Bacteria Susceptibility Predictions
Consistent with our microbiology labs selective reporting guidelines, we infer susceptibility to Pip/Tazo if the organism demonstrates susceptibility to ampicillin. We infer susceptibility to newer generation cephalosporins if the agent demonstrates susceptibility to older generation cephalosporins. We train binary classifiers for each microbe/antibiotic combination. Cultures whose susceptibility results come back Susceptible are assigned to the positive class. Intermediate and Resistant labels are assigned to the negative class. Clinicians would not treat patients with an antibiotic labelled Intermediate. The full list of microbes and antibiotics for which we make susceptibility predictions on is as follows.

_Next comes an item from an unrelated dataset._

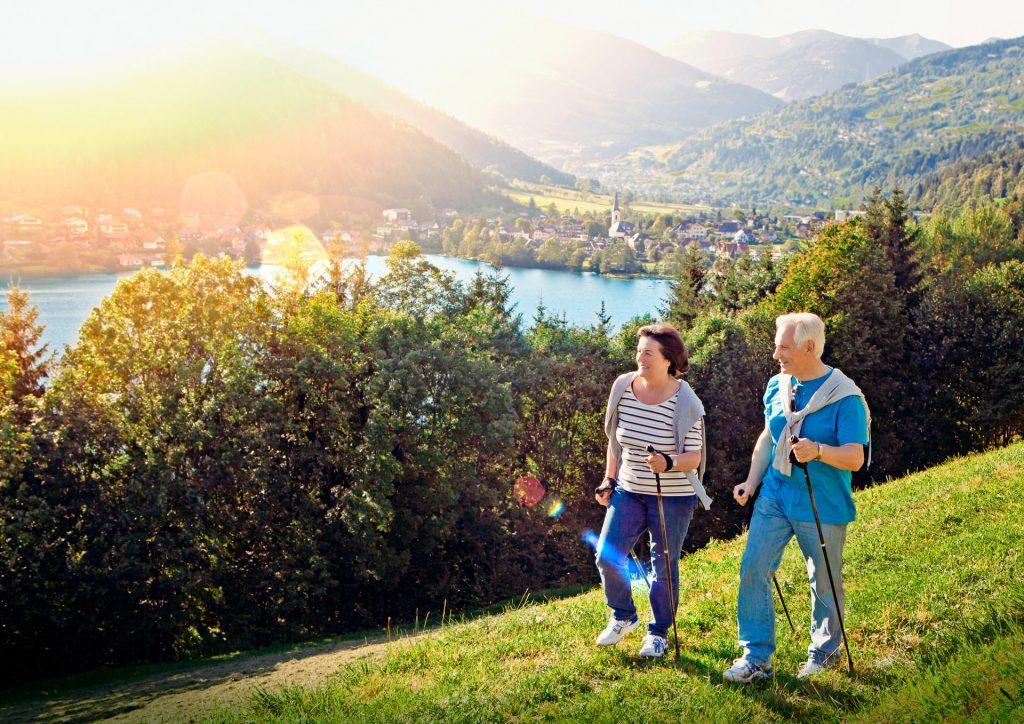 Kobieta i mężczyzna ćwiczą nordic walking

Escherichia coli (E. coli) and Klebsiella pneumoniae (K. pneumoniae)
Ampicillin
Cephalosporins (Cefepime, Ceftriaxone, Cefazolin - 4th, 3rd, and 1st generation)
Fluoroquinolones (Levofloxacin, Ciprofloxacin - 3rd and 2nd generation)

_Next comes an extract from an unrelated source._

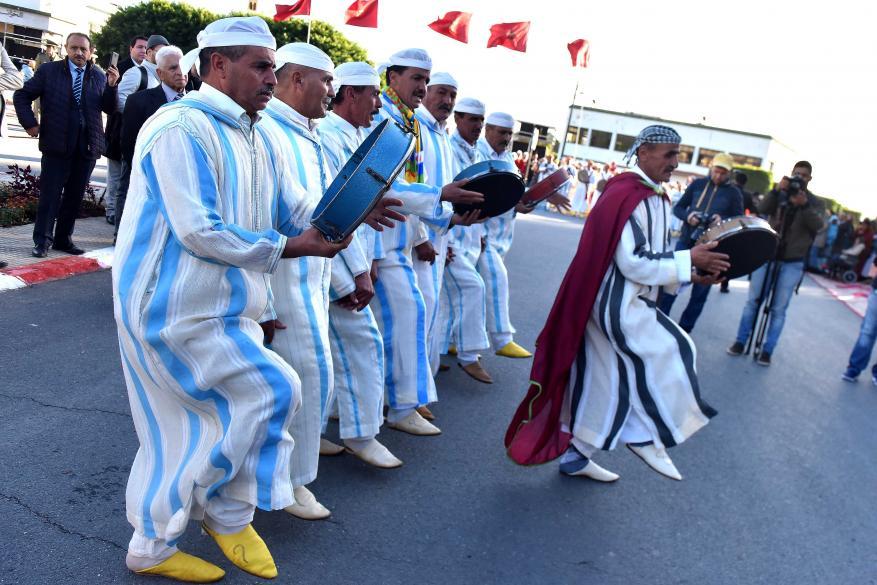 موكب الشموع.. هكذا تحتفل مدينة مغربية بذكرى مولد النبي منذ 5 قرون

Pseudomonas aeruginosa (P. aeruginosa)
Cefepime
Ciprofloxacin
Train Validation and Test Splits
We split our training, validation, and test sets based on the years cultures were drawn. Our training set consists of cultures ranging from 2009 to 2012, our validation set contains cultures ordered in 2013, and our test set contains those ordered in 2014. To preserve model generalizability on new patients, the sets of patients in our training, validation, and test sets are disjoint.

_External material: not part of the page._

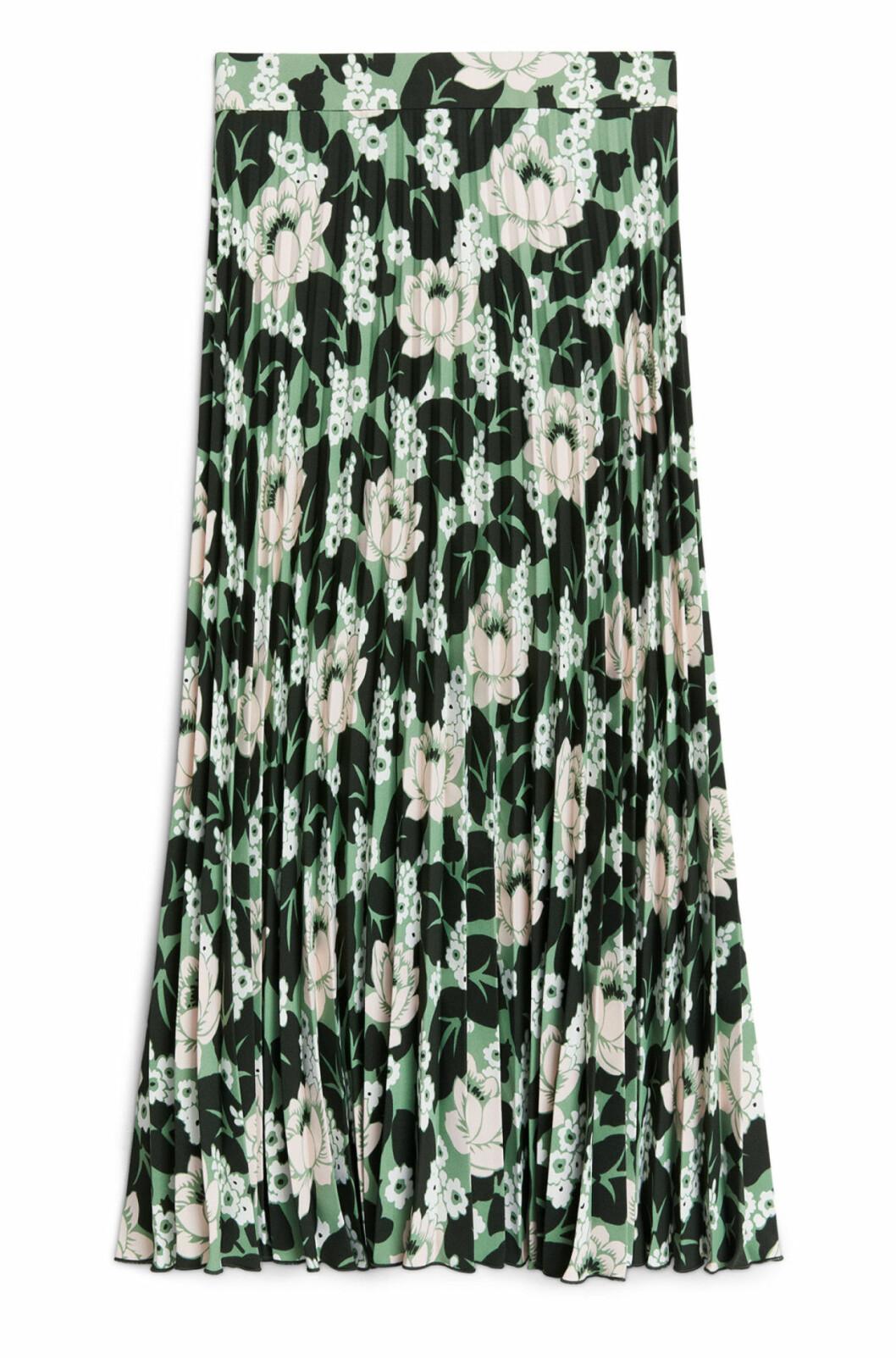 Blommig plisserad kjol till hösten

Feature Engineering and Re-sampling
We use patient demographics, comorbidities, prior lab tests, vital signs, medications, and treatment teams to make predictions. Prediction time for our no growth classifiers is the point at which microbial cultures are ordered. Prediction time for our susceptibility classifiers is the point at which infecting agents are known. Categorical features are represented as counts over the past 1, 2, 4, 7, 14, 30, 90, 180, 365, 730, and 1460 days. We also include the total count of occurrences over a patient’s entire medical history, and the number of days since the last occurrence. Numerical features are represented with summary statistics over the past 14 day window. These summary statistics include the minimum, maximum, median, mean, standard deviation, first, last, and slope over the window. Models are fit on 4261 features. Missing values are imputed by taking the mean over columns. Features are standardized, and the Synthetic Minority Over-Sampling Technique (SMOTE) is used to address extreme class imbalance11.
Model Selection
We train three machine learning models for each prediction task: a logistic regression with L1 regularization (LASSO)12, a random forest13, and a gradient boosted tree model using the extreme gradient boosting (XGBoost) implementation14.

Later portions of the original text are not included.